# Text under study
Bond ETFs Are Worrying Less About Inflation, More About Growth

Fixed income investors are picking up Treasury bond exchange traded funds, reflecting lessening inflation fears but potential growth concerns.

The iShares 7-10 Year Treasury Bond ETF (IEF) was among the most popular ETF plays of the past week, attracting over $1.2 billion in net inflows, according to ETFdb data.

Fueling the anxiety over the growth outlook and the economic recovery, the higher infection rates from the Covid-19 Delta variant have weighed on sentiment and sent equity markets plunging on Monday, which have also helped lift safe-haven government bonds.

“The Delta variant poses a major risk to the outlook,” Chris Williamson, chief business economist at IHS Markit, told the Wall Street Journal. “Not only have rising case numbers led to a slide in business optimism to the lowest since February, further Covid waves around the world could lead to further global supply-chain delays.”

Meanwhile, the shift in the bond markets, with yields on benchmark 10-year Treasury notes falling from a high of 1.749% in March to below 1.2% earlier in the week, showed lessening concerns with respect inflation. Looking at the bond market, the inflation outlook is less worrying than it has been for most of the past decade, Bloomberg reports.

“Our view is growth and inflation moderate,” Michael Collins, senior portfolio manager at PGIM Fixed Income, told CNBC. “I don’t care what growth and inflation looks like this year, what matters to our forecast of the 10-year Treasury is what it’s going to be like over 10 years. And I think it’s going to go back down. That’s the world we live in.”

Consequently, Collins believes that investors may be in for below-trend growth with interest rates well below standard.

“The U.S. is going to continue to be a leader in global growth and economic dynamism,” Collins added. “But 1.5% to 2% is our speed limit on growth unless we have some productivity miracle.”

# Data for review

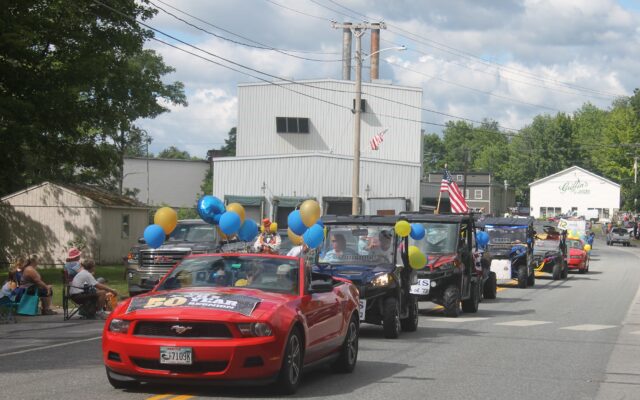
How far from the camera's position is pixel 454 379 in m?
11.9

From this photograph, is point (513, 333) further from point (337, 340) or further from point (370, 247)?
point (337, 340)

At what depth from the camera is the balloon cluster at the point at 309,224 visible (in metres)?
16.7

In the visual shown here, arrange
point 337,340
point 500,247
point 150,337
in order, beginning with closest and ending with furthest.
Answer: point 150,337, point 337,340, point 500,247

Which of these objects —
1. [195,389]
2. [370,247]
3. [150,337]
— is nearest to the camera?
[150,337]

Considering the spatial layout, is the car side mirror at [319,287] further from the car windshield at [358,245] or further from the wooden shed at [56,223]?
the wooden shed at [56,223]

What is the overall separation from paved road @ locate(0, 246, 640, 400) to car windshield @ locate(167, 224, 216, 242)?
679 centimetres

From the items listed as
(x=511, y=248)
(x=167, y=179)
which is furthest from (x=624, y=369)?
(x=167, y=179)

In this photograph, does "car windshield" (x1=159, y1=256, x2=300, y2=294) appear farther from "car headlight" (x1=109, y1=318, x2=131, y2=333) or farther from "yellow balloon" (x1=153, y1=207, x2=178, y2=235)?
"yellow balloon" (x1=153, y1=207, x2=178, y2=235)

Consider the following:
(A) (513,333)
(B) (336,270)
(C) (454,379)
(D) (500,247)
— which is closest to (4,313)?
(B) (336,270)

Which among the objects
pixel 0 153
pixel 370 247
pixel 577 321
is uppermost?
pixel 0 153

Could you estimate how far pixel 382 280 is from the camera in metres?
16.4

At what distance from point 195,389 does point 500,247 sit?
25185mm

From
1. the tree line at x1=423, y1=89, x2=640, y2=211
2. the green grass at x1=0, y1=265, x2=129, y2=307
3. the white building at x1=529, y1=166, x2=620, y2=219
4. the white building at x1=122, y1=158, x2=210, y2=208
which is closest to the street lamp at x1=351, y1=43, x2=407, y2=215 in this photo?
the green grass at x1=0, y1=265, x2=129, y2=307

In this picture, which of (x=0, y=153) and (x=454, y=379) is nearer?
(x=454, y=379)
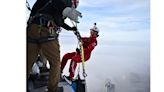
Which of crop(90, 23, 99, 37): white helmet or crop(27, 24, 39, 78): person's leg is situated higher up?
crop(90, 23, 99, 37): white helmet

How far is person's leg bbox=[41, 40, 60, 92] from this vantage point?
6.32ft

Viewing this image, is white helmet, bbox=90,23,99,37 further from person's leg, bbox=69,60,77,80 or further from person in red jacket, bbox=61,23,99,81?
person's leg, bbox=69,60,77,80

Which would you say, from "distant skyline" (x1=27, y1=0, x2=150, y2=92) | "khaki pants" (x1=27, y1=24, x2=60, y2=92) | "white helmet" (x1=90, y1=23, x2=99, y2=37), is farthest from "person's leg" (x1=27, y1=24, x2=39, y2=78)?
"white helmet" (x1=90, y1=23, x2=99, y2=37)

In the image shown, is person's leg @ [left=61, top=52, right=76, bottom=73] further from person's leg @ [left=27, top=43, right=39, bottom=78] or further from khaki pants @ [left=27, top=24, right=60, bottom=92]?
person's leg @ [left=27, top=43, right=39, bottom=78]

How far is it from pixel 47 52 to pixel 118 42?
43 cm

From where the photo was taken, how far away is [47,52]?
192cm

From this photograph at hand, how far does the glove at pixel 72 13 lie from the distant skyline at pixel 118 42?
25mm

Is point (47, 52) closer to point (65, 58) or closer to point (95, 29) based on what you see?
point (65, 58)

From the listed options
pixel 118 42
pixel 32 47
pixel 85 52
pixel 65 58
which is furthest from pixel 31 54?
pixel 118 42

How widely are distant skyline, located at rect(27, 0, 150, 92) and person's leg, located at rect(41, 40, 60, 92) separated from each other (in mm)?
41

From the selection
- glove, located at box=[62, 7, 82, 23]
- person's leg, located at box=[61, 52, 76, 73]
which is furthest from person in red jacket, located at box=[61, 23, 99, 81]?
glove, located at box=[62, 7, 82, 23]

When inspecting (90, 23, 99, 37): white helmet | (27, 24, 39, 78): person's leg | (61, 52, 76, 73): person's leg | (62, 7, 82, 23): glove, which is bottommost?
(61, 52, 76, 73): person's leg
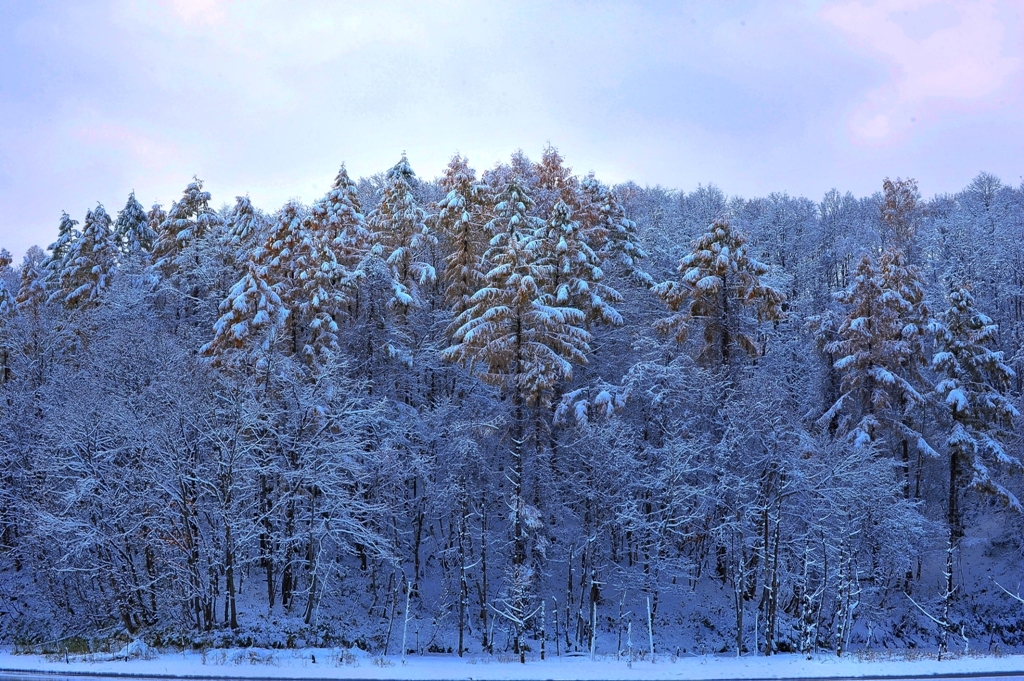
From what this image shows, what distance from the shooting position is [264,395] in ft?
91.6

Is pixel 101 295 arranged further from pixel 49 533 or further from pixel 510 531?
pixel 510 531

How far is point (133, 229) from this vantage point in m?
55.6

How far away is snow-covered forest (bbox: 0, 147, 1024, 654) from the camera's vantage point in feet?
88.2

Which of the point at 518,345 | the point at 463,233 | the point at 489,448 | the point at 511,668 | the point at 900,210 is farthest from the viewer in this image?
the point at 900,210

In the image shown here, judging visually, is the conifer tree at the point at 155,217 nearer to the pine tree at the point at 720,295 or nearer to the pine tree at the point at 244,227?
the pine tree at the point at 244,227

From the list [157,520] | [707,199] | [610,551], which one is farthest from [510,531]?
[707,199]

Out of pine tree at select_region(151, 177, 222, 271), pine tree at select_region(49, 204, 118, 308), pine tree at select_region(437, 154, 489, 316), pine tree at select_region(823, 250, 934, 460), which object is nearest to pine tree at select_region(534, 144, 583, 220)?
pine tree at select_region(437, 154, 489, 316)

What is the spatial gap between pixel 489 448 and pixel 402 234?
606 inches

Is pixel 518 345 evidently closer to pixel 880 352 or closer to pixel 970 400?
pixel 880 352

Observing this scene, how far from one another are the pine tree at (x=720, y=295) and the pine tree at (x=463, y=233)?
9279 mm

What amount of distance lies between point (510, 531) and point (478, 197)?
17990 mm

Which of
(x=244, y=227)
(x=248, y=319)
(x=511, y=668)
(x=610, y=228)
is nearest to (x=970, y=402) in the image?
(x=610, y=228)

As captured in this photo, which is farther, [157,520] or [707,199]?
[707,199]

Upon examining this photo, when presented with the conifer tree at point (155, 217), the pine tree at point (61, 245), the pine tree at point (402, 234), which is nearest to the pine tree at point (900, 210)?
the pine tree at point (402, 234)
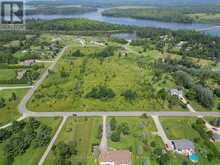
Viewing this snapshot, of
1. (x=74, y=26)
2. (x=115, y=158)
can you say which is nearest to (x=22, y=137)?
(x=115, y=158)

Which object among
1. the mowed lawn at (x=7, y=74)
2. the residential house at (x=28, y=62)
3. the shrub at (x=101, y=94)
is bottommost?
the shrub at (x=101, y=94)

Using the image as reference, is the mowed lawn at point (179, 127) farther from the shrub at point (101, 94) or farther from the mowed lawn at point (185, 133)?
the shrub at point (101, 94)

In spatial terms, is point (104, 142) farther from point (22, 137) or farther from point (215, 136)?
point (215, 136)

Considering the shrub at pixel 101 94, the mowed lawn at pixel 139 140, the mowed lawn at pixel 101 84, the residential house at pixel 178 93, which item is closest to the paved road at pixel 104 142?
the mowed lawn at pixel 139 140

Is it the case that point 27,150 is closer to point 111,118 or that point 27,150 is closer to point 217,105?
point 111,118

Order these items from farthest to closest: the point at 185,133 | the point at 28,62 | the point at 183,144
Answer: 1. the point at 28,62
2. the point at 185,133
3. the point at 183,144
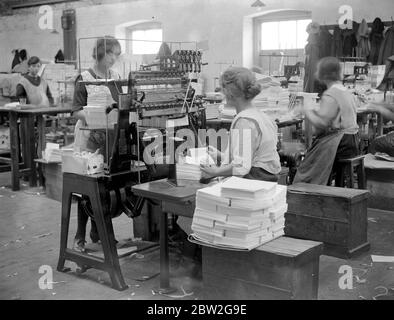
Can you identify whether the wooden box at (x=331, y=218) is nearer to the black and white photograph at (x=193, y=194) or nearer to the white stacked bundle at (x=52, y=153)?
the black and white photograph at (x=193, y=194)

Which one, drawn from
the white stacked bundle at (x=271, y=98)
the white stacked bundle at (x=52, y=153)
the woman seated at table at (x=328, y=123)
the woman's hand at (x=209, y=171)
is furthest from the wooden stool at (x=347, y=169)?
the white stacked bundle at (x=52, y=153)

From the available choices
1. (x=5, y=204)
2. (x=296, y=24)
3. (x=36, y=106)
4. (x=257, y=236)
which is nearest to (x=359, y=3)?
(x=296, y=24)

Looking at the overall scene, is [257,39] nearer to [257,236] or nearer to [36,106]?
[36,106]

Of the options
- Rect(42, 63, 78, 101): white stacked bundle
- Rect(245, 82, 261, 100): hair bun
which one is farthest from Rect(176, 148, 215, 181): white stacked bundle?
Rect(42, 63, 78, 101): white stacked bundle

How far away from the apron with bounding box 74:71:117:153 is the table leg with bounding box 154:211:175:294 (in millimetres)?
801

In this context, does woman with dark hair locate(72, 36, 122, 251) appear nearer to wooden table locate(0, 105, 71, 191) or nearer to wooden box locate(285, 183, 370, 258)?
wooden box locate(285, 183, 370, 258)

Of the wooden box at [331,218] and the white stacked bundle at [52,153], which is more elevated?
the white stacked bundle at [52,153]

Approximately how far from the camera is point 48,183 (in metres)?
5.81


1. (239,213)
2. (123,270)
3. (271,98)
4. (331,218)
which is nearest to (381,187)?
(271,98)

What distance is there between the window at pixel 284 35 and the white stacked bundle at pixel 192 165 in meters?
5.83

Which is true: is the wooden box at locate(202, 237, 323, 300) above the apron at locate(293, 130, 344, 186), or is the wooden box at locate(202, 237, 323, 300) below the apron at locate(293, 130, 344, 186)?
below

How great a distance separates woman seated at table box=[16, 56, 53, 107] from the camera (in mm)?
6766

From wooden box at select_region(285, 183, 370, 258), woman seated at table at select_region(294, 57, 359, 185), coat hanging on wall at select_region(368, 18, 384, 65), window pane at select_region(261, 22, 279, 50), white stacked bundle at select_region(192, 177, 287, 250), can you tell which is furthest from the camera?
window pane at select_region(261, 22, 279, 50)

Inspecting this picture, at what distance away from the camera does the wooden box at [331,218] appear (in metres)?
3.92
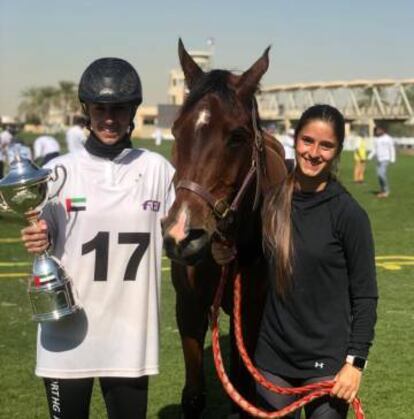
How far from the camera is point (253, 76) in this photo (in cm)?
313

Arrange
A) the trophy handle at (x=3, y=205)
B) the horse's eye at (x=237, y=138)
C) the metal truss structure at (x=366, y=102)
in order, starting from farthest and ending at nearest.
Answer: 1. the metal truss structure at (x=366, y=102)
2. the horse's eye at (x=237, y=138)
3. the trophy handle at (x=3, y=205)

# Activity list
A) According to the bond ETF article, how much in net inflows did the iShares 7-10 Year Treasury Bond ETF (IEF) attract over the past week?
B) List every publication or data service that the bond ETF article names as the source of a figure, a report, or a quote.

# Answers for the exercise
A) Over $1.2 billion.

B) ETFdb, the Wall Street Journal, Bloomberg, CNBC